China is a recognized currency manipulator, and is stopping at nothing to ensure that’s the Yuan is fully internationalized. The nation has adopted unpopular techniques to reach that goal, including limiting the availability of the Yuan. This unprecedented approach toward internationalizing a currency has not escaped the attention of scholars such as Chris Brummer, but the big question for now is, will China succeed in the path it’s taking? To put this issue into proper perspective, you need to consider the Yuan relative to the real interpretation of “international currency,” and the prerequisite characteristics that global currencies like the US dollar and British pound demonstrated a long time ago.

For starters, it’s necessary for a currency to be able to effectively function as a medium of exchange, and that’s assessed based on its approval levels among buyers and sellers as a form of payment for products bought, and for other financial matters. A currency demonstrates this capability if it’s legal tender, and as a question of market practice, approved as carrying an exchange value for a wide spectrum of economic activities. So, how well the Yuan is fulfilling this role as a medium of exchange beyond the Chinese borders is one way to measure its status as an international or potential international currency.

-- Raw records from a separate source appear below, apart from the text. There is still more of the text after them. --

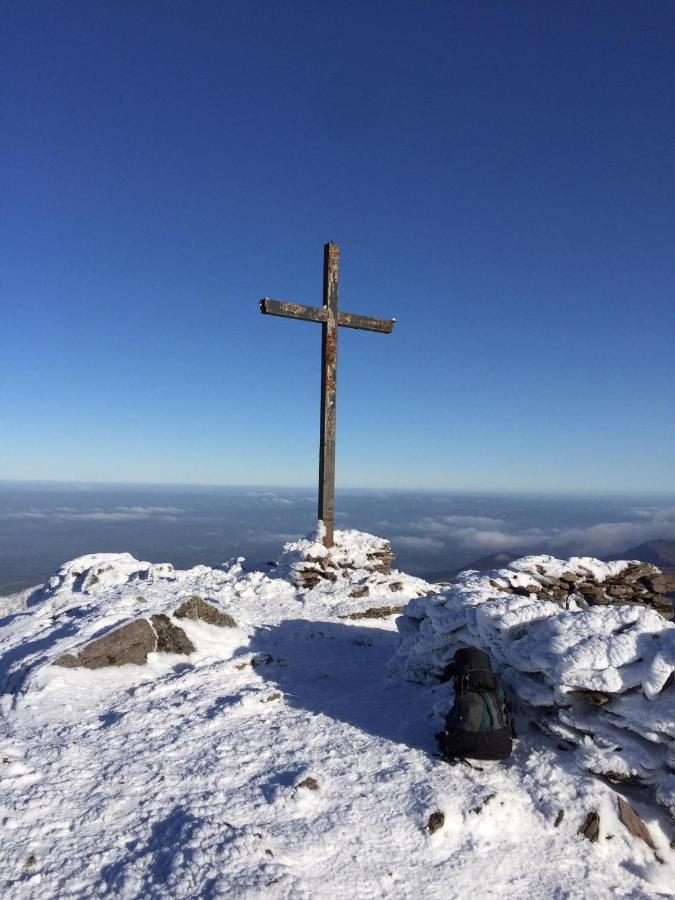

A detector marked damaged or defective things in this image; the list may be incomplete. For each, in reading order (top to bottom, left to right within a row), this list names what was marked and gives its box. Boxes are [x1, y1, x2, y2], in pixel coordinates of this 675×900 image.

rusty cross base [258, 243, 396, 544]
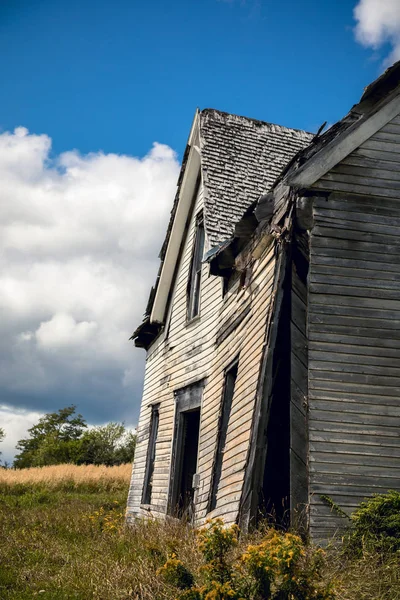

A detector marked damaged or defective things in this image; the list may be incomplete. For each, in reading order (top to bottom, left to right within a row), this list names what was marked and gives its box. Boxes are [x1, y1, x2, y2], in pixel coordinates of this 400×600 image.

broken window [188, 213, 205, 322]
torn roofing material [131, 108, 312, 346]
broken window [141, 404, 159, 506]
broken window [168, 382, 203, 516]
broken window [208, 360, 239, 510]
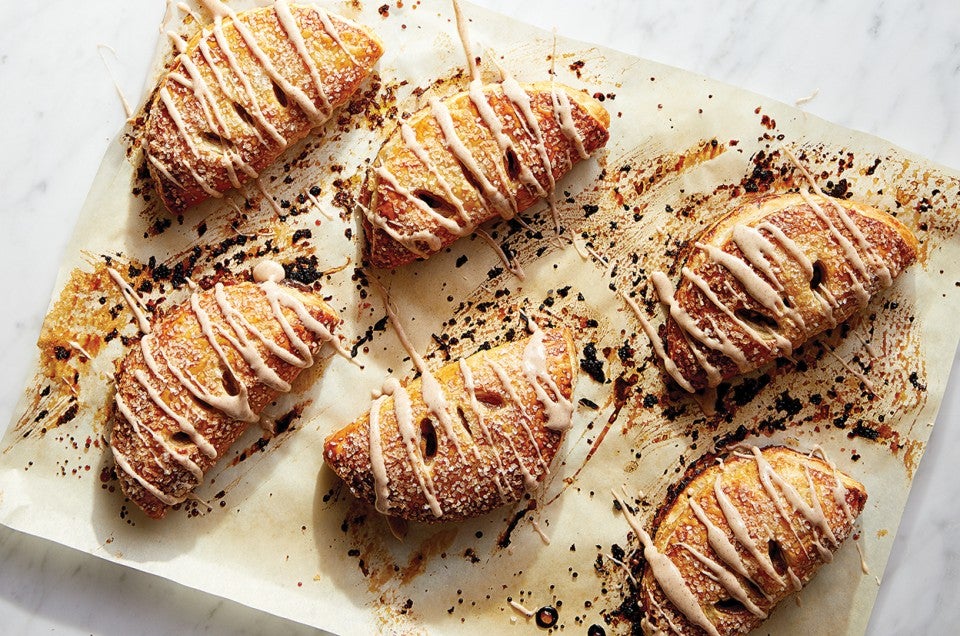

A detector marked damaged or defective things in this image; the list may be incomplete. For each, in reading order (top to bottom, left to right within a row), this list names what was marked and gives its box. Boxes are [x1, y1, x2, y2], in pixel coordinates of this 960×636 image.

burnt filling spot [418, 418, 436, 462]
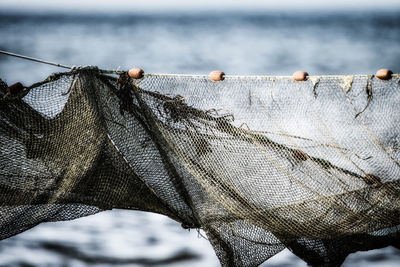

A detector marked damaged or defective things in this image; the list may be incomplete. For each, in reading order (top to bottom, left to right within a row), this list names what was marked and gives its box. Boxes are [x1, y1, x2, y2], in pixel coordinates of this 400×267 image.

torn net [0, 69, 400, 267]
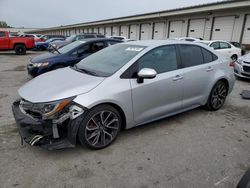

Another measure of currency internationalization is the extent to which it functions as a unit of account to value or cost things like services, goods etc. Notably, a currency may serve very well its role as measure of value without necessarily being used a lot as a medium of exchange. This means that one currency may be used to measure the value of goods, only for other currencies to be used to make the payments. Be that as it may, any currency that’s popular as a measure of value internationally is likely a preferred point of reference for cross-border transactions, no matter if any specific market players are really holding the currency.

The third and equally vital indicator of a currency’s international status is how well it’s doing as a stable store of value. Again, this is not a question of how widely accepted a currency is as a means of trade, but whether it can operate as a reserve asset for longest possible. In a scenario where a currency is utilized only as a medium of commerce, but market players don’t trust it as a reserve asset, it’ll certainly not be very popular considering that traders and people may give it up easily, fearing that it may lose value and negatively impact their capacity to utilize it.

Whether or not the Chinese Yuan will have to follow due growth processes and attain the important fundamentals of international currency remains to be seen.